My First Flight on LORazepam
I hate flying. I hate flying so much that it has become a key component of my personality. Other people like bands or falling in love, or having an interesting job that they can tell people about. Not me. I just have terror and shakes and queasy tummy. My husband has permanent thumbprints in his arm from where I grip him during turbulence.
“It’s just turbulence,” he says.
“I DON’T WANT TO DIE LIKE THIS!” I say.
Because lately, every time I step onto a plane, it feels like I’m supposed to make peace with my mortality. And I’m just not ready to be okay with dying. Being alive has been mostly great for me.
I know what the brave people are thinking. They’re thinking logically. They want to tell me the odds. Don’t tell me the odds, people. I know all the odds. Yes, the odds of dying in a plane crash are lower than the odds of dying on the way to the airport.
This does not help.
So today I’m flying on LORazepam. “This is the good stuff,” my doctor said when she prescribed it to me. “You’re going to like it. NO BOOZE! You will die. Also it’s extremely addictive, so use it for flying and nothing else.” LORazepam is an anti-anxiety medication that works well for situations like mine, events that occur every once in a while and not all the damn time.
I’ve been nervous for a month. Nervous about flying and nervous that the LORazepam won’t do its job and I’ll end up locked in a sky tube with tears streaming down my face. I am an ugly crier, so this scenario is not ideal.
I tested a half dose 3 days before the flight. (Don’t want any midair surprises!) All I felt was… a little lighter. A little less worried about my upcoming flight. Which was greatly appreciated.
So, the day of my flight(s) is here. The moment I’ve been dreading.
LORazepam is supposed to take 20–40 minutes to kick in, so I took it about 30 min before takeoff in Seattle.
It did not kick in on time. So, I did my whole song and dance routine where I make squeaking noises while trying to initiate eye contact with the flight attendants (a futile attempt to absorb some of their nonchalance into my body). (If I ever see a freaked out flight attendant, I will probably lose my shit). (Actually that happened once, above Tokyo.) (I lost my shit.) (It wasn’t pretty.) ( :cry: )
An hour after I took the pill, I started to feel calmer. I still had symptoms of hyper vigilance, but the freak out factor was much lower. I put on my headphones and spent some time with my “chill out” playlist. It… wasn’t the worst.

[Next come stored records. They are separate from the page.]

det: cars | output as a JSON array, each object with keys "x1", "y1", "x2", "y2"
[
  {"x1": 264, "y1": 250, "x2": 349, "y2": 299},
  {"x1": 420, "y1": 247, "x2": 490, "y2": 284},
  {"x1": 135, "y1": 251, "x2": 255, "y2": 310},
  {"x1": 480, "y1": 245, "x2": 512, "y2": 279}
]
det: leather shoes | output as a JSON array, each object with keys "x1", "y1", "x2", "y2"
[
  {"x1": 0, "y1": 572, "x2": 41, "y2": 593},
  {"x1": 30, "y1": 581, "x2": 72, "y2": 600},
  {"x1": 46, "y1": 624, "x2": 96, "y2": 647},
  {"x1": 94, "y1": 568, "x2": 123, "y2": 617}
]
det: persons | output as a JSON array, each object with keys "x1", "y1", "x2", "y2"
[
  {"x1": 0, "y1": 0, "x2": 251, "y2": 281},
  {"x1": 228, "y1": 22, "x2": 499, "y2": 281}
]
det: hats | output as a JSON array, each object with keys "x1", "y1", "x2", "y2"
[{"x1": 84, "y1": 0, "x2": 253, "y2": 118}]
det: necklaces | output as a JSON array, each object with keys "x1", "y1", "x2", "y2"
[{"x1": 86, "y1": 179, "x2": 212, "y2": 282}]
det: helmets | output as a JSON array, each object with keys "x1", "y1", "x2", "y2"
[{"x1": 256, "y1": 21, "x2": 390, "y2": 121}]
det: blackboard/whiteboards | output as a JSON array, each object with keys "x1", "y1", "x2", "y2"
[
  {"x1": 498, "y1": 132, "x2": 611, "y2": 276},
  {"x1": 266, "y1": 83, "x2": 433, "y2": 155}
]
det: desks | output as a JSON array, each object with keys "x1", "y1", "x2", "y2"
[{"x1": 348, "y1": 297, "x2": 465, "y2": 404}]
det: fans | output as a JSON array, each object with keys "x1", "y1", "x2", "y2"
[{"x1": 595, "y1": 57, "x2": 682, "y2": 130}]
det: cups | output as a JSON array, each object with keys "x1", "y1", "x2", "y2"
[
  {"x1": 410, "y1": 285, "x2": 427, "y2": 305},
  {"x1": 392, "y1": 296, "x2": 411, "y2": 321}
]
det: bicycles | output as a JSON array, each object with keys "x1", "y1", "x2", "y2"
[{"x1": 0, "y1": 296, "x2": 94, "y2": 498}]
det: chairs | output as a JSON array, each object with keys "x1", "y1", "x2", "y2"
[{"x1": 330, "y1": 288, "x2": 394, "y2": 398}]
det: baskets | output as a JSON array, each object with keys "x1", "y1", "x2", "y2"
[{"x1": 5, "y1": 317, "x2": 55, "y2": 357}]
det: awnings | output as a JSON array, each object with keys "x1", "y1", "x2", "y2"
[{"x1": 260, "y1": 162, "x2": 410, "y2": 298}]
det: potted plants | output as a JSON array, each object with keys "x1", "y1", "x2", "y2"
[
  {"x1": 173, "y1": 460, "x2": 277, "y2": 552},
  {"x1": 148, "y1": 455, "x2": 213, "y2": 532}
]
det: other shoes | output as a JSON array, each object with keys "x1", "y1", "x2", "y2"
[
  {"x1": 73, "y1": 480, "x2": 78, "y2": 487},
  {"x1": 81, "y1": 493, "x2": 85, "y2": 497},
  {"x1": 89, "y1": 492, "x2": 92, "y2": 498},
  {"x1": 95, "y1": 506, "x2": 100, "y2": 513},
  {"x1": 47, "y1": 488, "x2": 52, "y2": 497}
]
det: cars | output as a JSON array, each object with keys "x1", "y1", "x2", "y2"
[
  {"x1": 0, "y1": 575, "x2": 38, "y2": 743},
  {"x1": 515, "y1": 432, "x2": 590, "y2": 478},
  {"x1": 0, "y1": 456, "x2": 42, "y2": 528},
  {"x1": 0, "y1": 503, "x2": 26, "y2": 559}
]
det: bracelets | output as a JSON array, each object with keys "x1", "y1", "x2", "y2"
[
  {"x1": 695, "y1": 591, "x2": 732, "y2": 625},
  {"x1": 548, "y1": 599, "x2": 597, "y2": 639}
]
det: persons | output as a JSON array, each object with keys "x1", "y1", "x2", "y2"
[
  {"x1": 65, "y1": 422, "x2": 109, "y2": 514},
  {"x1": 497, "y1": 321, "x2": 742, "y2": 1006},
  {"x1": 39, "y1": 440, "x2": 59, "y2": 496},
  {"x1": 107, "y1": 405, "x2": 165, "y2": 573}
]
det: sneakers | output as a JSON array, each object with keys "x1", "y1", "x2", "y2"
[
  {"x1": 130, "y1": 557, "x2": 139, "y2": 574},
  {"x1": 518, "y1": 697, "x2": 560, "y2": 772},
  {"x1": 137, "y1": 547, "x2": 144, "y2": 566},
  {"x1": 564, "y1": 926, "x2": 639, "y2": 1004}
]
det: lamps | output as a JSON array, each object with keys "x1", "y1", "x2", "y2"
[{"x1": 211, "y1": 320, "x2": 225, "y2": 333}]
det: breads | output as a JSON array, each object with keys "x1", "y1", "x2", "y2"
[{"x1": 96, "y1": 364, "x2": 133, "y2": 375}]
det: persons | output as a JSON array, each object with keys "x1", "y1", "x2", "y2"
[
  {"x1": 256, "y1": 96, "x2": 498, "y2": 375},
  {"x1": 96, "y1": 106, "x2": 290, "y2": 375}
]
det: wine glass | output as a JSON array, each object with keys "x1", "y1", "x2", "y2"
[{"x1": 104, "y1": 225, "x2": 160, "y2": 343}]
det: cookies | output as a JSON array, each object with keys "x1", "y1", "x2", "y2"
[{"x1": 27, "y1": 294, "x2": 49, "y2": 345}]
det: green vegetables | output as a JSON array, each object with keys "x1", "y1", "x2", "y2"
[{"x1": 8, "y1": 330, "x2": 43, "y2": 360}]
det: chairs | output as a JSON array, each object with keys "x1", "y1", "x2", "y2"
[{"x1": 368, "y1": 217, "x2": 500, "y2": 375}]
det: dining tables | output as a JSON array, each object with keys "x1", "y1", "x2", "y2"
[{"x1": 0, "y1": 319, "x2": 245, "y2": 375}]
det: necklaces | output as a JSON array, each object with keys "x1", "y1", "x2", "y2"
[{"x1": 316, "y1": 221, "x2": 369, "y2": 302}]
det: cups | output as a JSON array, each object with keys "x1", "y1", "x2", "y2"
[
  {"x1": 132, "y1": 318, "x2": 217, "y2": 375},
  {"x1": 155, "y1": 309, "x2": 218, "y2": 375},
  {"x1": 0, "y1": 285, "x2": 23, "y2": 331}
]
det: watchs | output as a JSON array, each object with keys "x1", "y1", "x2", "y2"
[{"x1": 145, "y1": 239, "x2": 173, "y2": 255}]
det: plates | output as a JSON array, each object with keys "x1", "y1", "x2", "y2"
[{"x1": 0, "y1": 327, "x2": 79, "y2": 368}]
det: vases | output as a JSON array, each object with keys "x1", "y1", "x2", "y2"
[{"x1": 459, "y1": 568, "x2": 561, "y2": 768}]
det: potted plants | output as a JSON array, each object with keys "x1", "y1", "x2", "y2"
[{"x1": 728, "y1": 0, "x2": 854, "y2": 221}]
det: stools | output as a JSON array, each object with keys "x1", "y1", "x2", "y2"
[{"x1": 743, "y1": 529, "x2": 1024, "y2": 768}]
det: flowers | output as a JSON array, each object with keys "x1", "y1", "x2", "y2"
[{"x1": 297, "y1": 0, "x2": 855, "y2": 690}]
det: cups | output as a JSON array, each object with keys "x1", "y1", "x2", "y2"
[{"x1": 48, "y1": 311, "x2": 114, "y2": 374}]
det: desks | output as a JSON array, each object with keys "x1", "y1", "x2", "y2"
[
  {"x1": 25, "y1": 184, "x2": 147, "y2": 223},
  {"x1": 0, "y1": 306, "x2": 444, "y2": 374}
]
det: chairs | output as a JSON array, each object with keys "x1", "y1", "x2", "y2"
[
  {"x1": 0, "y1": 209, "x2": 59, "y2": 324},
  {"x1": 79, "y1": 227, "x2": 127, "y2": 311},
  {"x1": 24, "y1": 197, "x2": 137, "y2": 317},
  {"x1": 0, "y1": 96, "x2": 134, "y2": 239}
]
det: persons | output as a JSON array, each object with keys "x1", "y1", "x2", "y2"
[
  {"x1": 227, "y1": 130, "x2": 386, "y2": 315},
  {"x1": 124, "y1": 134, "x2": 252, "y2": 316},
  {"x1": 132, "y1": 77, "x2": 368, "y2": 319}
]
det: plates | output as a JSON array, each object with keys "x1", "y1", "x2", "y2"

I did expect LORazepam to knock me out a bit, but I was awake and alert for the full flight (despite operating on maybe 2 hours of sleep).
I also expected to maybe have some goofy behavior to tell you guys about, some drugged exploits to make you laugh. But I was so normal, you wouldn’t even believe it. I think the person sitting next to me even mistook me for a normie.
Which, when you think about it, is a little weird.
The first leg of my flight was from Seattle to Newark, about 4.5 hours. Now I’m sitting in a lounge in Newark eating free cheese and writing this article. The effects of the pill are still going strong, so I’m extremely zen for someone who is about to step inside what could at any moment become a flaming death trap and drop my charred corpse into the ocean.
Ahead of me is a 7 hour flight and a 2 hour flight. I’m basically Frodo walking into Mordor and, like Frodo, I will prevail with the help of my tiny little happy pills.
Update 4/17/19: This article has been getting some serious google juice over the last year and a number of people have reached out to let me know about their own fears. Typically they also want to know if I’ve flown again since this post and if the pills continued to work for me. So, here’s a quick update on my situation.
I have taken a few domestic flights and I’ve used LORazepam each time. It takes about an hour to kick in. Flying is easier! It’s not perfect. I still get nervous with bad turbulence, but I don’t get full-blown panic attacks. I know everyone’s body responds to medication differently, but I’ve been able to relax a little and flying isn’t quite as big a deal as it once was.